START Supplied material

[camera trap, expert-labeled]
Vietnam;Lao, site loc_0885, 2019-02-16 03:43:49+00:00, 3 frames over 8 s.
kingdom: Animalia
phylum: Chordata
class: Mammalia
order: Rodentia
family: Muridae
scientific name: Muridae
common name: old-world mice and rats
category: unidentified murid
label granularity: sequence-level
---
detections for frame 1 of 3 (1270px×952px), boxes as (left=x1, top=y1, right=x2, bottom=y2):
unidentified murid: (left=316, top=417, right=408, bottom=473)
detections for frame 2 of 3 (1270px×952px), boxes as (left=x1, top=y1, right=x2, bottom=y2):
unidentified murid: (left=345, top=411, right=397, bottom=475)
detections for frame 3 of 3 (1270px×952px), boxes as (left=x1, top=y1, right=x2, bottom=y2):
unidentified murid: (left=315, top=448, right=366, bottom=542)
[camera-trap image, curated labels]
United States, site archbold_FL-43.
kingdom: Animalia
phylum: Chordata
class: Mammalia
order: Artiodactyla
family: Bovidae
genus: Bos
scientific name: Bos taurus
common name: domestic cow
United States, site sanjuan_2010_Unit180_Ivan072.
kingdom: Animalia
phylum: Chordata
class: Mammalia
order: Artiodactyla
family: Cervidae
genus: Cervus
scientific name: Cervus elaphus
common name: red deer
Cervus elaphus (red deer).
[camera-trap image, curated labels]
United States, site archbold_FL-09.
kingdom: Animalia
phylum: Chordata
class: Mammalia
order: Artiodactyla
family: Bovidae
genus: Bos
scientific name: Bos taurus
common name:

END Supplied material

Task goal: Only the lines from the beginning of the material above through the line with "common name: old-world mice and rats" are wanted; extract them exactly.

Exercise result:
[camera trap, expert-labeled]
Vietnam;Lao, site loc_0885, 2019-02-16 03:43:49+00:00, 3 frames over 8 s.
kingdom: Animalia
phylum: Chordata
class: Mammalia
order: Rodentia
family: Muridae
scientific name: Muridae
common name: old-world mice and rats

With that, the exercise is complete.